Se contaba que le habían puesto “El Chori” porque en cierto cumpleaños, cuando tenía dos o tres años, había probado por primera vez un choripán, y luego de terminarlo pidió otro, y otro, y otro. Dependiendo de quién lo narrara, había engullido, uno, diez o cien. Y sobre esta cuasiverdad luego se fue reelaborando el mito del apodo: que puteó en una semilengua divertida a la abuela del parrillero; que se alzó con el gancho de chorizos y salió corriendo hacia su casa; que amenazó de muerte a todos los presentes si no le daban en ese mismísimo momento todo el asado. Al relato del apodo se sobrepuso el mito del personaje, y así, desde que recuerda, él siempre fue El Chori y siempre –también– el matón de la casa. Nunca le quedó claro con qué intención le contaban la historia, si para censurarlo o para convencerlo de su destino, pero lo cierto es que, finalmente, un buen día, a los once años, se sintió por primera vez “El Chori” y fue el más respetado entre los pibes.

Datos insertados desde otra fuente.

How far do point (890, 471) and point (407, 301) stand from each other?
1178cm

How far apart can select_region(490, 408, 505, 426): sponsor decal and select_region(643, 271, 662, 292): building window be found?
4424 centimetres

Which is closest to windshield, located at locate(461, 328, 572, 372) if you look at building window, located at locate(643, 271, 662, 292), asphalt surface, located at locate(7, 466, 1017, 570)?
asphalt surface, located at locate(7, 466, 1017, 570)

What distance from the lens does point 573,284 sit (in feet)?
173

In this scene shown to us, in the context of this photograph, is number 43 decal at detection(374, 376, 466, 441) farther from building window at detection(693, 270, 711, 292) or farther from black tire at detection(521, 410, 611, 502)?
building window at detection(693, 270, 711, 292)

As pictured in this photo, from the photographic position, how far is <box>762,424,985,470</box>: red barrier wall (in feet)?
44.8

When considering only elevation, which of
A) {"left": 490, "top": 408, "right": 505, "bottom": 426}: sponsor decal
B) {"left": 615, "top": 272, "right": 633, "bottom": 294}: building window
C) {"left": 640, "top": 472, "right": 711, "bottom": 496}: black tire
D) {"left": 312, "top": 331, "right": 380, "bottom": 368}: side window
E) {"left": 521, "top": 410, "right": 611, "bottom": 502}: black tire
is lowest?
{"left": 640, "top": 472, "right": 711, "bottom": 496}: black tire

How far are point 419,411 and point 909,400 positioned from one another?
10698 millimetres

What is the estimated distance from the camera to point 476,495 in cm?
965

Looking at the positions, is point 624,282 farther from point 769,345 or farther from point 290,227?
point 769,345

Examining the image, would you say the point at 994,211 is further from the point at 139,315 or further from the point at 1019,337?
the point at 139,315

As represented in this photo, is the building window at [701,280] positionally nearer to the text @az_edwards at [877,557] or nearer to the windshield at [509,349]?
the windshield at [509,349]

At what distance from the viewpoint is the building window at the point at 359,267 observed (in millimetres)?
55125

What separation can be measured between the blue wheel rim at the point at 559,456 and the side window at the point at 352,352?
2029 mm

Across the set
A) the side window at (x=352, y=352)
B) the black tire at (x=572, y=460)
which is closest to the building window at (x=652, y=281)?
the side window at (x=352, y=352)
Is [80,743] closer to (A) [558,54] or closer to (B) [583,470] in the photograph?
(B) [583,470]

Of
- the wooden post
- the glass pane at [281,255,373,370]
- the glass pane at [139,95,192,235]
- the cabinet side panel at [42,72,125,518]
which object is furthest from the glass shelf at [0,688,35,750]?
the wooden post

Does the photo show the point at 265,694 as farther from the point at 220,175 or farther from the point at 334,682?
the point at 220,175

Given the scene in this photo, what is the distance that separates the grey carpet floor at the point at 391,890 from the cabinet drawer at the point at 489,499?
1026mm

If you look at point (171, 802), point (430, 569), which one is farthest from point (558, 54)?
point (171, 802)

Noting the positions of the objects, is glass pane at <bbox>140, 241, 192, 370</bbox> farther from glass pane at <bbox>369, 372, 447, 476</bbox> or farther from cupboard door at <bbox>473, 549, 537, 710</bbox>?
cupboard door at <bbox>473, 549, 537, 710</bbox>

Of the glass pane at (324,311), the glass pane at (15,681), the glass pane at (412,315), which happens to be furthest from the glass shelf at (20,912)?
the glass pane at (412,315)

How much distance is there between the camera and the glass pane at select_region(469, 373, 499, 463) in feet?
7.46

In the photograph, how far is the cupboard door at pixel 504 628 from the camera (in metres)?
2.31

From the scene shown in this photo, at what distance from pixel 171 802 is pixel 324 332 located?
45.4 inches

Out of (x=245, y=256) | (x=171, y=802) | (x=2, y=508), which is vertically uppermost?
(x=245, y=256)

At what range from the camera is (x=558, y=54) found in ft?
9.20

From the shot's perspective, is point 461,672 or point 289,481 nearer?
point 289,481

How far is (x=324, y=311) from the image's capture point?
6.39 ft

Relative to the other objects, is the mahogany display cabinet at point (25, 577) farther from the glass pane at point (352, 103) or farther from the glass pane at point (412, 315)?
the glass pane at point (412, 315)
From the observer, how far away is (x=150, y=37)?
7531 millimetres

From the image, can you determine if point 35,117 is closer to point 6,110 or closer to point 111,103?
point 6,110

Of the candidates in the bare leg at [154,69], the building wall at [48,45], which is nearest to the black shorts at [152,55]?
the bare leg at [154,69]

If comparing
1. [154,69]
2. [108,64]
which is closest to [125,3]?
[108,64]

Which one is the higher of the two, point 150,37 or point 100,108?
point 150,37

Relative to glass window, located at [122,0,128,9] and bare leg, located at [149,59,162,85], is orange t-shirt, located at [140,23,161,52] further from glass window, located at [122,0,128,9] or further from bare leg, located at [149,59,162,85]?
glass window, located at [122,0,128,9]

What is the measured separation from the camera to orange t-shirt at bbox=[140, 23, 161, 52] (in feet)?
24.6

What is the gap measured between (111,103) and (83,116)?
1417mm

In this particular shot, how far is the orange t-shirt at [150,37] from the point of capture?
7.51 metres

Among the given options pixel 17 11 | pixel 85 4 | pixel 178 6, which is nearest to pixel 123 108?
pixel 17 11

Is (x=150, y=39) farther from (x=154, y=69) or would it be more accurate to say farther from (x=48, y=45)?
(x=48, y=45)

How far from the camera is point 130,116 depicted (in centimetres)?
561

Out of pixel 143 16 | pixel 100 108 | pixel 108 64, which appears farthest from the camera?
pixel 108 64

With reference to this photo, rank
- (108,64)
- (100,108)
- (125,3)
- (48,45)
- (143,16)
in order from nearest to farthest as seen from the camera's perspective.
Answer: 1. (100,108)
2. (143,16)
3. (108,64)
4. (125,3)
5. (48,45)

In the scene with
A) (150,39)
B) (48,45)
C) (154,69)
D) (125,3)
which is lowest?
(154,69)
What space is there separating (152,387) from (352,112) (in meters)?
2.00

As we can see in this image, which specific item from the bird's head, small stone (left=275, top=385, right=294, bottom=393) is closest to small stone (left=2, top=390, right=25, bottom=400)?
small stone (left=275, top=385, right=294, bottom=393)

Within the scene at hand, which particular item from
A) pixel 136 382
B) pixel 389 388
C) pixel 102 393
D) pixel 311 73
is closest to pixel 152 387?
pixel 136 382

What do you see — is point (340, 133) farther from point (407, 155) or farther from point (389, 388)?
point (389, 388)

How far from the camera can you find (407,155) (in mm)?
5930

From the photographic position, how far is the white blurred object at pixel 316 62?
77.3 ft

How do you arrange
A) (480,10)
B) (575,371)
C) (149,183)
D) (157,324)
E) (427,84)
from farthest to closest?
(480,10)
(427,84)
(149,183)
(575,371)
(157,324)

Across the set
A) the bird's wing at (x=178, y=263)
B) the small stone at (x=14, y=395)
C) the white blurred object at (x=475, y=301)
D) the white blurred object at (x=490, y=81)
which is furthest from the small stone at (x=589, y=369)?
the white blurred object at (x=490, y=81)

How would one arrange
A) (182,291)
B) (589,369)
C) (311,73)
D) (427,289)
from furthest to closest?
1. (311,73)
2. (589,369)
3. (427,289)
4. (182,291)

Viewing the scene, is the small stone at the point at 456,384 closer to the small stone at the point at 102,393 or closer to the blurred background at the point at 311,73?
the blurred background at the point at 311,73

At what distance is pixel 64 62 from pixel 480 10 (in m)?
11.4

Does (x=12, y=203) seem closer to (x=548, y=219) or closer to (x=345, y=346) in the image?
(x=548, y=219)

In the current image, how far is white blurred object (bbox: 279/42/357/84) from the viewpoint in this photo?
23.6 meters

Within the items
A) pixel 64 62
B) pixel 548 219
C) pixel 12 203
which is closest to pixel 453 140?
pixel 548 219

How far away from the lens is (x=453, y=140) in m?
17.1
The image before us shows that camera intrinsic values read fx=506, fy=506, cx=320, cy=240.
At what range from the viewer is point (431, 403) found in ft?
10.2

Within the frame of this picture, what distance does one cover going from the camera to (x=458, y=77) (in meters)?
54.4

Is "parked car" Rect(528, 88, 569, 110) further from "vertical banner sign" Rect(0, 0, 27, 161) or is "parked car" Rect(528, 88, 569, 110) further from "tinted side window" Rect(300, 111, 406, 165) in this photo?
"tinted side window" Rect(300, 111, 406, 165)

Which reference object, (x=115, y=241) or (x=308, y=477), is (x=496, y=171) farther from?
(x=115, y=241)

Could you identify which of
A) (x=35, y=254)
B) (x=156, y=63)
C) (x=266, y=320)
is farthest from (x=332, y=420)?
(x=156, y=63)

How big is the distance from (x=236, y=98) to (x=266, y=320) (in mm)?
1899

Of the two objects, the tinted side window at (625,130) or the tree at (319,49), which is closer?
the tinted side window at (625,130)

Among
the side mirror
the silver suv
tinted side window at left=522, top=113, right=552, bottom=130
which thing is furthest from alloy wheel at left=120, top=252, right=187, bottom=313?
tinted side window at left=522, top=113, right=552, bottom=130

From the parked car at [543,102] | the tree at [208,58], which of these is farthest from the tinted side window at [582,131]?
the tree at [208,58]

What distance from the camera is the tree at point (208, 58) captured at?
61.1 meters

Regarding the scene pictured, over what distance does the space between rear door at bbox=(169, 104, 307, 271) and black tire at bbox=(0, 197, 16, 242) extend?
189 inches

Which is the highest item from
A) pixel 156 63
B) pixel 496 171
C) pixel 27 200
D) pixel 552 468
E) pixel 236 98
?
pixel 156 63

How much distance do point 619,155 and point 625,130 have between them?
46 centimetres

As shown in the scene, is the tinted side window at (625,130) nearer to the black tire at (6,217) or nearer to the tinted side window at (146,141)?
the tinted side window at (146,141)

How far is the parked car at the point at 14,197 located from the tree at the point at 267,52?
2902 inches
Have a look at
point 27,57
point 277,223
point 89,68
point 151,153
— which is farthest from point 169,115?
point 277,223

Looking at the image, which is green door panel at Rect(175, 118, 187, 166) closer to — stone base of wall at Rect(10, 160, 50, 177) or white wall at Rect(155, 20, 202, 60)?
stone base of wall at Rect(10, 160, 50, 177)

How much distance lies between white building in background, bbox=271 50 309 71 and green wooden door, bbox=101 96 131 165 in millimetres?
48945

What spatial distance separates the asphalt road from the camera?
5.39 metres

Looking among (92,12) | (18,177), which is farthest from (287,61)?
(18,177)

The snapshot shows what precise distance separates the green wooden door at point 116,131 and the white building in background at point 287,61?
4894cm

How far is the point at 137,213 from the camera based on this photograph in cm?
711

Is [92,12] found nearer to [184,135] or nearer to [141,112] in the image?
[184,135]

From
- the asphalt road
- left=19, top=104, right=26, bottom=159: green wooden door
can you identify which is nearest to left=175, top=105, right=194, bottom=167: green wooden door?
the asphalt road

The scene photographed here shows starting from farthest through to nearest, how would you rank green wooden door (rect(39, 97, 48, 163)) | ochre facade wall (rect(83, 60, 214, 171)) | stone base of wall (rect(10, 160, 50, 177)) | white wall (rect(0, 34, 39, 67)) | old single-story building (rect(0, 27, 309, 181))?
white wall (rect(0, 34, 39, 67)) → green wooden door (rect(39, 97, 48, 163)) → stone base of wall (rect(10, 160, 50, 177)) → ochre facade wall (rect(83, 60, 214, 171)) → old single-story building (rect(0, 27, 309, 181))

Todo empezó porque uno de los amigos que se juntaban en el campito llevó una cuchilla de su casa. No servía para jugar, pero alguna utilidad habría de tener, y El Chori fue quien rápidamente la encontró. Vamos a la plaza, les dijo a los otros tres, y se guardó el arma entre la remera y el pantalón. El frío y el peso del metal ahí, al alcance de la mano, fue una caricia y fue un impulso, y a los veinte minutos fue un resultado: treinta y dos pesos y un reloj. Y fue también un poder de convicción: como la idea había sido de él, la mitad era para él, y el resto se repartía entre los otros. En realidad los demás se habían quedado inmóviles, extasiados y temerosos al ver al Chori en acción, saltándole como un puma al viejo, desde atrás, indefenso, sin darle tiempo a nada, poniéndole en el medio del cuello el filo del cuchillo y torciéndole la cara con la mano izquierda. Pura intuición, una lección que aprendió ese día: ser frío, sereno, y dar el primer paso. La otra lección fue saber marcar quién manda. En ambas, estaba aprobado.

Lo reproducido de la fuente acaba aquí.